Hip fractures are an important target for prevention because they have the highest mortality rate (13% to 36%) of all the fragility fractures and cause loss of independence in about half of patients, he said.
Previous studies had suggested an increased risk of hip fracture after a shoulder fracture but had limited follow-up, failed to control for risk factors, or covered only individual geographic areas whereas fracture incidence is known to vary geographically.
So the researchers analyzed data from the Study of Osteoporotic Fractures, a prospective observational cohort study of 9,704 women older than 65 living in Baltimore, Pittsburgh, Minneapolis, and Portland.
Participants were examined seven times over 10 years of follow-up with phone interviews or postcards every four months.
During this period, 321 women sustained a radiographically-confirmed fracture of the proximal humerus and 783 had a confirmed hip fracture (3.7 and 9.0 per 1,000 patient-years, respectively).
Among them, 44 patients had both a proximal humerus fracture and a hip fracture.
Prior proximal humerus fracture was second only to total hip bone mineral density as a predictor of hip fracture (HR 1.83 and 2.11, respectively, both P<0.001).
Shoulder fracture remained a significant independent risk factor for hip fracture on multivariate analysis (HR 1.57, 95% CI 1.12 to 2.19, P=0.009).

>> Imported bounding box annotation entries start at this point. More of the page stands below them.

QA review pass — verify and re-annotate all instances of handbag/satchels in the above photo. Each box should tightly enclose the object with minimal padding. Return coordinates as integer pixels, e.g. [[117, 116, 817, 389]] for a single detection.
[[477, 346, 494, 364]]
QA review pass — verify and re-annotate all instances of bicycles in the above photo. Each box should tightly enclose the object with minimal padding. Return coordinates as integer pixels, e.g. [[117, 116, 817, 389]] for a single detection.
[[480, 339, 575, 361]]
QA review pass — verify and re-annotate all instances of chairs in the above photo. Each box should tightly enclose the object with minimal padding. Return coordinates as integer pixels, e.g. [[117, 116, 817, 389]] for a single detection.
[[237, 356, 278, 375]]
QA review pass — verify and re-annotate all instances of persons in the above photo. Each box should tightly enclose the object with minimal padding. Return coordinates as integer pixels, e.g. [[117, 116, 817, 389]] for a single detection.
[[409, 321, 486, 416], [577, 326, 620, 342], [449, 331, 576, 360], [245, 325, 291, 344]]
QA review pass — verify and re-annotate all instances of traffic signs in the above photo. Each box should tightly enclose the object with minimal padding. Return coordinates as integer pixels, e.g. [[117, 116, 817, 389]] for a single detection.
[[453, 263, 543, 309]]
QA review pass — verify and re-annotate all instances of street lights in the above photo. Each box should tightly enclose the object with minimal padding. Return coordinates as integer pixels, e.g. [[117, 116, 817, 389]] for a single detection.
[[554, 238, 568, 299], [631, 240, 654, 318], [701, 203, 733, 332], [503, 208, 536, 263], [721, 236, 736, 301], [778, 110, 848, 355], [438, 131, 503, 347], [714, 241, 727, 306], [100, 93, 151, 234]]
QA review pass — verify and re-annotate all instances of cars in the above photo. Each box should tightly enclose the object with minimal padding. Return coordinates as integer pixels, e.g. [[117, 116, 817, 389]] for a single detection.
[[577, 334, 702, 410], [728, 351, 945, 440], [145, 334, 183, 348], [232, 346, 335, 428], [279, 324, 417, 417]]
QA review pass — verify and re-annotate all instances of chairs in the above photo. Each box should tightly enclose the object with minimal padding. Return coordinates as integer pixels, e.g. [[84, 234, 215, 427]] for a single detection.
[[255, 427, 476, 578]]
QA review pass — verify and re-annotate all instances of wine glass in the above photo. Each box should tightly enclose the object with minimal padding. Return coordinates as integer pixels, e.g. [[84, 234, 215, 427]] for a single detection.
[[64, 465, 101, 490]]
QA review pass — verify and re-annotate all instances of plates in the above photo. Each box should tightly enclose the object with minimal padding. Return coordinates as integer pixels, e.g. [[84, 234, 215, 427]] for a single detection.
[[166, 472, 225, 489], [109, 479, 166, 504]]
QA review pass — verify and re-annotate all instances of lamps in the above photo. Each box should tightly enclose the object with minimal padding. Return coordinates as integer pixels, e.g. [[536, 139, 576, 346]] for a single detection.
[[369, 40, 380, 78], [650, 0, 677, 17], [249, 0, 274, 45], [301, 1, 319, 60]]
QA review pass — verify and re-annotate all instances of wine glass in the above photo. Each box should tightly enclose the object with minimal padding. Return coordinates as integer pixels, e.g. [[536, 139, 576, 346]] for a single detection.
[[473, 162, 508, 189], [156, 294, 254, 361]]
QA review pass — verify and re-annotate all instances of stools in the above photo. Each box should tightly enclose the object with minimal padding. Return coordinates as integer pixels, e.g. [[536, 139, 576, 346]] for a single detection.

Timing appeared to be key: risk decreased with longer follow-up after the initial shoulder fracture.
Compared with the likelihood of hip fracture before the shoulder fracture, the age- and bone mineral density-adjusted hazard ratios were:
6.16 in the first year after the proximal humerus fracture (95% CI 4.01 to 9.44).
1.16 from two to four years after the shoulder fracture (95% CI 0.67 to 2.02).
0.64 beyond four years after the proximal humerus fracture (95% CI 0.24 to 1.71).
The reason for the elevated risk after shoulder fracture is unknown, Dr. Clinton said. However, "these fractures typically occur from the same fall pattern," he noted.
Other explanations could be related to medication use or to the initial fracture itself, such as if it impairs patients' balance, he said.
The researchers noted that the study was limited by the examination of few variables, a fairly homogeneous sample of older Caucasian women, and the small number of women who had both shoulder and hip fractures.
Nevertheless, Dr. Clinton said, physicians should be vigilant about counseling patients on fall prevention after a first fracture and consider bisphosphonate therapy, which has been shown in other studies to reduce risk of a second fracture.
The study was supported by the National Institutes of Health, the National Institute of Arthritis and Musculoskeletal and Skin Diseases, and the National Institute on Aging.
Dr. Clinton reported no conflicts of interest.
Primary source: American Academy of Orthopaedic Surgeons meetingSource reference:Clinton J, et al "Humerus fractures as predictors of future hip fracture: Timing is everything" AAOS meeting 2008; Abstract 332.